Seeking clarity, at the end of February I went to a panel on civil disobedience hosted by a feminist bookstore on the city’s north side. It didn’t help stamp down my increasingly urgent panic, but as the disparate panelists—two lawyers, an organizer and a novelist—sought common ground, it cast the challenge ahead in starker relief.
“The Democrats helped us get here. Liberalism isn’t enough,” a direct action organizer named Kelly Hayes said at the panel. “So now we’re in a moment where establishment Democrats are calling themselves the resistance. This isn’t how we’re going to win.”
You could see uncomfortable awareness shimmy through the audience, 60 or so people, mostly white, most bearing the good teeth and shoes of relative comfort: She is talking about me.
“We can’t simply participate in moments any more,” Hayes continued, her voice shaking with emotion. “Building culture, building community in addition to taking action is what movement work looks like. An event like the Women’s March, or a major sit-in downtown, we need this.But we also need to be actively figuring out how does each of us contribute to the subversion full time. What do you have to give to the resistance? Because there has to be an actual resistance.”
“Imagine a reality in which the values of social justice do not need to be defensively guarded by a righteous few—because those values have been woven into the fabric of society itself.”
That’s longtime grassroots organizer Jonathan Matthew Smucker, whose book Hegemony How-To: A Roadmap for Radicals tries to offer strategic answers to that pesky question, “How do we get there?”
Much of his answer boils down to a central premise: that “the larger social world must always be our starting place and our touchstone. We have to meet people where they are at.”
Solnit again: “Hope locates itself in the premises that we don’t know what will happen and that in the spaciousness of uncertainty there is room to act.”
So, in the face of despair and division, where does “the resistance” go from here, in search of hope?
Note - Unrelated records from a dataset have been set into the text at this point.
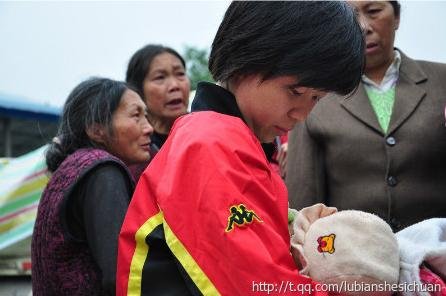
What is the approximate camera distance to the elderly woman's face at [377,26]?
2.21 metres

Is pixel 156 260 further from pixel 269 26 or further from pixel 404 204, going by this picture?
pixel 404 204

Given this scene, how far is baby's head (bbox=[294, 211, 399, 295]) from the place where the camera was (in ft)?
3.82

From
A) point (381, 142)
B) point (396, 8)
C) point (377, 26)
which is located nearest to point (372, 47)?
point (377, 26)

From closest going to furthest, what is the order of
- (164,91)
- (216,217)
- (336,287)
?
1. (216,217)
2. (336,287)
3. (164,91)

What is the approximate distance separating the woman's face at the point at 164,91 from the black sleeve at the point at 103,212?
1218 millimetres

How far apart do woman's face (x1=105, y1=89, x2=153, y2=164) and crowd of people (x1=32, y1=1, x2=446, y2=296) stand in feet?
1.10

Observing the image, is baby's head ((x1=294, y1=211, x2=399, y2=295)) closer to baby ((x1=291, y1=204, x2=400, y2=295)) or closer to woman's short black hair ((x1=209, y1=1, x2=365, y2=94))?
baby ((x1=291, y1=204, x2=400, y2=295))

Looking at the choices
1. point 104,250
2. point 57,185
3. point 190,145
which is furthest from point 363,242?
point 57,185

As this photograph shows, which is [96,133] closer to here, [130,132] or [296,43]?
[130,132]

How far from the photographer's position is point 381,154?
2068 millimetres

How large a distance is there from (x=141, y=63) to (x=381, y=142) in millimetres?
1591

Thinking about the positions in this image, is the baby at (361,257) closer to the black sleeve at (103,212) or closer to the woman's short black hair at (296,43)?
the woman's short black hair at (296,43)

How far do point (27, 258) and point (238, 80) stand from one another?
15.3 feet

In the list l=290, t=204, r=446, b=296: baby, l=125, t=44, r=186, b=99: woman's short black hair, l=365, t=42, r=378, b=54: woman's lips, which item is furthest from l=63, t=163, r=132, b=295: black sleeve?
l=125, t=44, r=186, b=99: woman's short black hair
To echo Smucker, and many others, it goes home. It goes local. Because the most effective organizing doesn’t get done on Facebook, or in Congress—it happens face to face, door to door, neighbor to neighbor. As my friend Bob, a lawyer and longtime community organizer is fond of saying, “Signs don’t vote.” And there’s no moment more fraught with uncertainty than the space between ringing a doorbell and a door opening to reveal another person as confused as you are.
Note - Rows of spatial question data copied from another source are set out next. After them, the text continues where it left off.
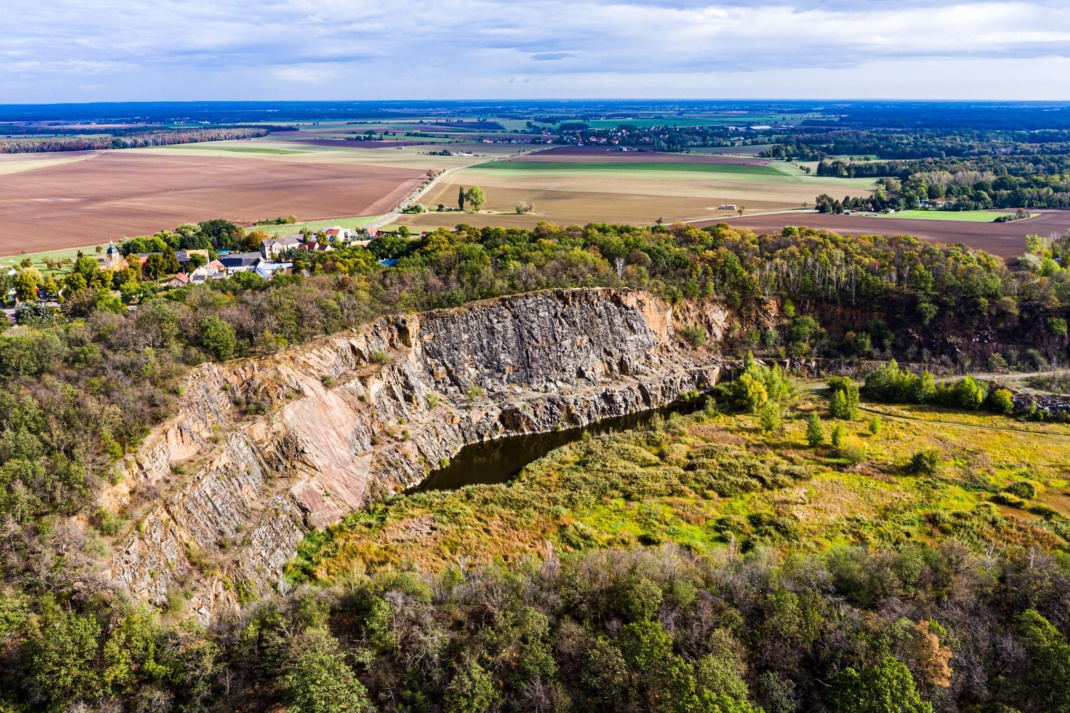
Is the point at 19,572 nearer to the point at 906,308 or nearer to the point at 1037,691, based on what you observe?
the point at 1037,691

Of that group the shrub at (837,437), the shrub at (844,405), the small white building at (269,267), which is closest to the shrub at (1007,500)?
the shrub at (837,437)

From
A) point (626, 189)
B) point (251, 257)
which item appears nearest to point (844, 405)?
point (251, 257)

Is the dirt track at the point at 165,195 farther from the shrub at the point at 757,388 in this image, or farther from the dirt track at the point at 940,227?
the shrub at the point at 757,388

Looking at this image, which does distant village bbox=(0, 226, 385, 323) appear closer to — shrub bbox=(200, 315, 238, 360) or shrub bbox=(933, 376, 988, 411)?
shrub bbox=(200, 315, 238, 360)

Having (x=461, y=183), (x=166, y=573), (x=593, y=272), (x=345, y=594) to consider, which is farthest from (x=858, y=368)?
(x=461, y=183)

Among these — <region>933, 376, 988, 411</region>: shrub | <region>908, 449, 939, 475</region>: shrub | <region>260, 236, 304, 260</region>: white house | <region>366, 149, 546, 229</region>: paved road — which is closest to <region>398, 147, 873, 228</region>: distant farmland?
<region>366, 149, 546, 229</region>: paved road

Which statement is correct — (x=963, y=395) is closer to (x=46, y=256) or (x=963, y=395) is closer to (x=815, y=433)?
(x=815, y=433)
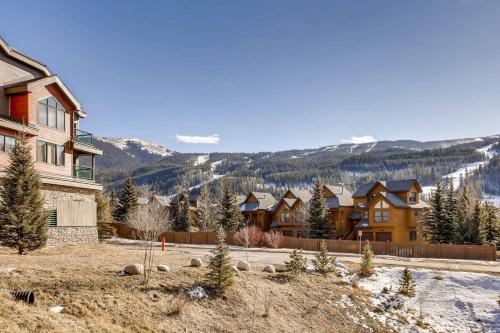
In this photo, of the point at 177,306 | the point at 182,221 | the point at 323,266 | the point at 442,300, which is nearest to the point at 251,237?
the point at 323,266

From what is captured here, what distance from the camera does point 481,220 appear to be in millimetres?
41594

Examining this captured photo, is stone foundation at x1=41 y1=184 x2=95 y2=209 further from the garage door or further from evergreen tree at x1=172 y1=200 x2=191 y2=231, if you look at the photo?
evergreen tree at x1=172 y1=200 x2=191 y2=231

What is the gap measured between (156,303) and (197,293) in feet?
7.61

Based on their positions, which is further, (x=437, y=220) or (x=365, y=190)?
(x=365, y=190)

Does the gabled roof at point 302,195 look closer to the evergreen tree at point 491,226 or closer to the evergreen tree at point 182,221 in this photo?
the evergreen tree at point 182,221

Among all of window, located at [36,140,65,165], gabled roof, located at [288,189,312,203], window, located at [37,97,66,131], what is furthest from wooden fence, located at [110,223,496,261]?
window, located at [37,97,66,131]

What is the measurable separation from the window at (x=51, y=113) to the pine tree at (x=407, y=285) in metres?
25.4

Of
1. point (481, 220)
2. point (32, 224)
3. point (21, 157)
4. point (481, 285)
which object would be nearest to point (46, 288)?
point (32, 224)

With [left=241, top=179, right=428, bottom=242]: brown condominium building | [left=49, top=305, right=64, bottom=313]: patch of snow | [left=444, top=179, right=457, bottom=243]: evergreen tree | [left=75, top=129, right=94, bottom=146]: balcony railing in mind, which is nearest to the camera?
[left=49, top=305, right=64, bottom=313]: patch of snow

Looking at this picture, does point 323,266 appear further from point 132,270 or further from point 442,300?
point 132,270

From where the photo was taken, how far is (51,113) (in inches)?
1129

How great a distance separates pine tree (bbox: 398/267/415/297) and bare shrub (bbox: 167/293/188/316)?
13677mm

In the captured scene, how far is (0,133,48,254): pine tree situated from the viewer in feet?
68.5

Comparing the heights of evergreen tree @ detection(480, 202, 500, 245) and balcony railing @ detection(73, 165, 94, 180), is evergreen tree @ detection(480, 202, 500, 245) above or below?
below
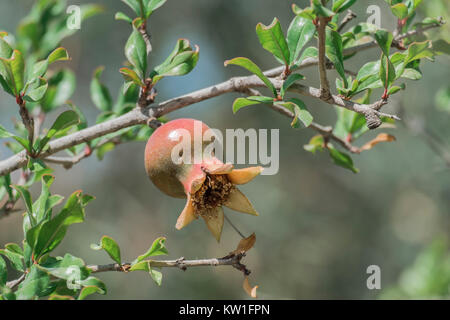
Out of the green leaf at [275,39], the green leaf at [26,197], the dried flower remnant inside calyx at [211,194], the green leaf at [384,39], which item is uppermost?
the green leaf at [275,39]

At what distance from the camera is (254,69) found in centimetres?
101

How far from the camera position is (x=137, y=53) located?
3.72 ft

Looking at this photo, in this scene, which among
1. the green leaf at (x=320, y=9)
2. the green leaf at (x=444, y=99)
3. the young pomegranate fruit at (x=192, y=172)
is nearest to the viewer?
the green leaf at (x=320, y=9)

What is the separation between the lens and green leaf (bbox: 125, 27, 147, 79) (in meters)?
1.13

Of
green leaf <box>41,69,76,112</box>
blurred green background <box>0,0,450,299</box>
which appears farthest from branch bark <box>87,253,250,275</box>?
blurred green background <box>0,0,450,299</box>

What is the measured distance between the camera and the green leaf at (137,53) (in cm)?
113

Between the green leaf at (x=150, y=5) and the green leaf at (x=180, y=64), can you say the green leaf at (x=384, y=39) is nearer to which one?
the green leaf at (x=180, y=64)

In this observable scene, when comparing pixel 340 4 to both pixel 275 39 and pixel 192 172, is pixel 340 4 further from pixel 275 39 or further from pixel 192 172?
pixel 192 172

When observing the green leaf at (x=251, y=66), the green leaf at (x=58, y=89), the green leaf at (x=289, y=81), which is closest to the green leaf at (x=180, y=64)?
the green leaf at (x=251, y=66)

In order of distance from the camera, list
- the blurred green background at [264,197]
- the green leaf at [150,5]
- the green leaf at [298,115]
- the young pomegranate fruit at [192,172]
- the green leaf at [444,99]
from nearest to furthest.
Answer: the green leaf at [298,115], the young pomegranate fruit at [192,172], the green leaf at [150,5], the green leaf at [444,99], the blurred green background at [264,197]

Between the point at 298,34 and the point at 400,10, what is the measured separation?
242mm

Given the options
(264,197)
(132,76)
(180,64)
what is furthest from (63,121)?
(264,197)

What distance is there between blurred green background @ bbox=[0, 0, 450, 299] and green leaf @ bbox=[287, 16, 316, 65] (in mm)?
2467

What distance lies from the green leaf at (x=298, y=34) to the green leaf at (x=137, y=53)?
0.34 meters
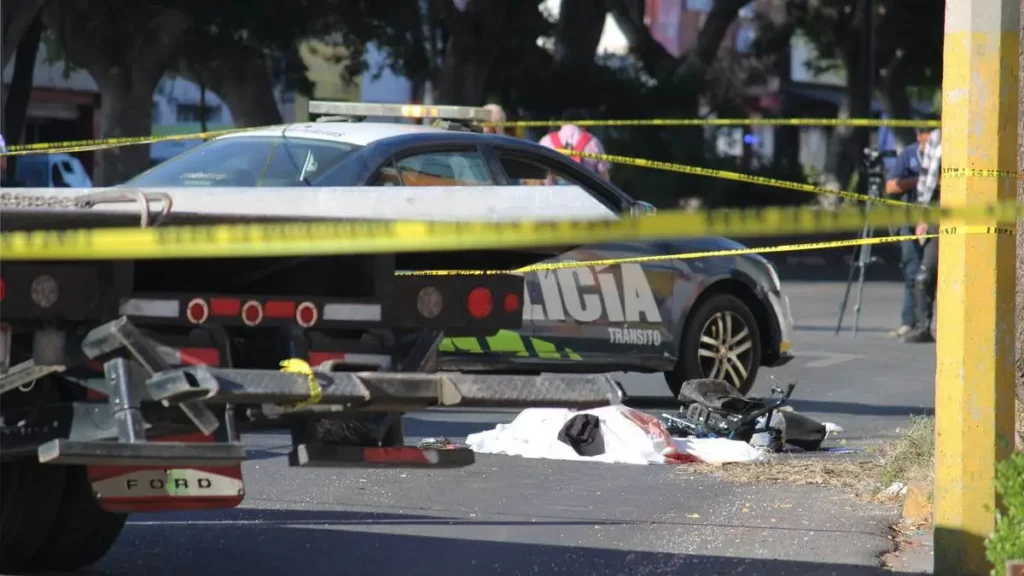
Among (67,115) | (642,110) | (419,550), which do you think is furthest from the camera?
(67,115)

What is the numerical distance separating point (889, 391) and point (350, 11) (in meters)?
17.3

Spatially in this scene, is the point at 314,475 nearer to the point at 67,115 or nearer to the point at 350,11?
the point at 350,11

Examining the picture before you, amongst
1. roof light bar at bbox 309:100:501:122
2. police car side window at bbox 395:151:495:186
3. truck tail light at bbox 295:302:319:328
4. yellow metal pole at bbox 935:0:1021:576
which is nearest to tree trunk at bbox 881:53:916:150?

On the morning of the Indivisible meeting, I went out canvassing with a group from Grassroots Illinois Action, a long-standing progressive group focused on mobilizing voters around neighborhood issues, like funding the local park beach. Canvassing, as anyone who’s done it knows, can be boring and lonely, especially in February. Door after door is closed in your face or never answered at all. Without an election to organize around, the morning canvass centered on the drab task of collecting names and emails, and encouraging voters to get involved in local politics by attending an upcoming house party or info session.
I worried this wasn’t sexy enough to open many doors, and, sure enough, my partner and I rang doorbell after doorbell to little response. And then, we got to unit “F” in a bank of confusingly numbered townhomes. We buzzed, and the door opened tentatively. We were in the wrong place, the homeowner told us. She wasn’t the name on our list, but did we want to come in anyway? She opened the door wider to reveal about a dozen women clustered around a table, making signs and writing postcards. It was their Women’s March group. They were working on next steps, they were mobilized and they were eager to hear what we had to say.